-------- RECORDS FOR THIS EXERCISE --------

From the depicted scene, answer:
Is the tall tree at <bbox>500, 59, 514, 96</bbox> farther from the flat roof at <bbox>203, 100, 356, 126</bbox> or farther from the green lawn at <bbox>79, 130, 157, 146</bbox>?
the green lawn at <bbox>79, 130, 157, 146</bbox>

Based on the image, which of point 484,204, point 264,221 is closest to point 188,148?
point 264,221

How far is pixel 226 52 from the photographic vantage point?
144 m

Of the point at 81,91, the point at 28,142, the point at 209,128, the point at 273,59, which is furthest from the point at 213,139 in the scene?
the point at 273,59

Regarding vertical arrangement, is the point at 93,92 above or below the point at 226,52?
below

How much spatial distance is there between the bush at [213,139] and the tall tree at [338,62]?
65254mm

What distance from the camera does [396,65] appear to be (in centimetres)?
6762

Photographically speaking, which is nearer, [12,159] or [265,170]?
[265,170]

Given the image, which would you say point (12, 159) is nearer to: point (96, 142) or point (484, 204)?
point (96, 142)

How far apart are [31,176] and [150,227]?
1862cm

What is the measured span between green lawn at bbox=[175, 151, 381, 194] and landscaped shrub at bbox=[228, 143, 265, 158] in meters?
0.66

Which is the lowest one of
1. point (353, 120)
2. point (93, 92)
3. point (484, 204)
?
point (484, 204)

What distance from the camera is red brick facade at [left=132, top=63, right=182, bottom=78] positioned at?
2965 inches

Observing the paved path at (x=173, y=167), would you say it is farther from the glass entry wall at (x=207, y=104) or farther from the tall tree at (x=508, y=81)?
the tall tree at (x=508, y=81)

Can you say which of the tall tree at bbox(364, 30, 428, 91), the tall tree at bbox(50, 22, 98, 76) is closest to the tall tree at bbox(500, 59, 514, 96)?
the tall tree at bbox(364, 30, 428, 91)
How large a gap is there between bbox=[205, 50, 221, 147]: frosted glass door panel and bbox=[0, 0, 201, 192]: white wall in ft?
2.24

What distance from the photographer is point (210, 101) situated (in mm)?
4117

--------

#### WHAT TO DO:
Could you write out all of the data again, substituting "nearest" for every "closest" and leaving everything else unchanged?

#### REPLY TO THE TASK:
From the depicted scene, answer:
Is the tall tree at <bbox>500, 59, 514, 96</bbox> farther from the flat roof at <bbox>203, 100, 356, 126</bbox> or farther from the green lawn at <bbox>79, 130, 157, 146</bbox>?
the green lawn at <bbox>79, 130, 157, 146</bbox>

Based on the image, which of point 484,204, point 264,221 is nearest to point 188,148?
point 264,221

How far is pixel 226 52 from the photographic vantage point?
144 m

Of the point at 81,91, the point at 28,142, the point at 209,128, the point at 273,59, which is furthest from the point at 213,139 in the scene?
the point at 273,59

Regarding vertical arrangement, is the point at 93,92 above or below the point at 226,52?
below

How much spatial distance is there between the bush at [213,139] and the tall tree at [338,62]?
65254mm

What distance from the camera does [396,65] appear to be (in centimetres)?
6762

Photographically speaking, which is nearer, [12,159] or [265,170]?
[265,170]

Given the image, which would you say point (12, 159) is nearer to: point (96, 142) or point (484, 204)?
point (96, 142)

How far apart are [31,176] and [150,227]?
1862cm

What is the measured span between green lawn at bbox=[175, 151, 381, 194] and landscaped shrub at bbox=[228, 143, 265, 158] in meters?
0.66

Which is the lowest one of
1. point (353, 120)
2. point (93, 92)
3. point (484, 204)
?
point (484, 204)

What distance from the camera is red brick facade at [left=132, top=63, right=182, bottom=78] positioned at?
2965 inches

Observing the paved path at (x=173, y=167), would you say it is farther from the glass entry wall at (x=207, y=104) or farther from the tall tree at (x=508, y=81)?
the tall tree at (x=508, y=81)

Can you say which of the tall tree at bbox(364, 30, 428, 91), the tall tree at bbox(50, 22, 98, 76) is nearest to the tall tree at bbox(500, 59, 514, 96)?
the tall tree at bbox(364, 30, 428, 91)
How large a gap is there between bbox=[205, 50, 221, 147]: frosted glass door panel and bbox=[0, 0, 201, 192]: white wall in ft?
2.24

What distance from the photographer is point (210, 101) situated (in mm)?
4117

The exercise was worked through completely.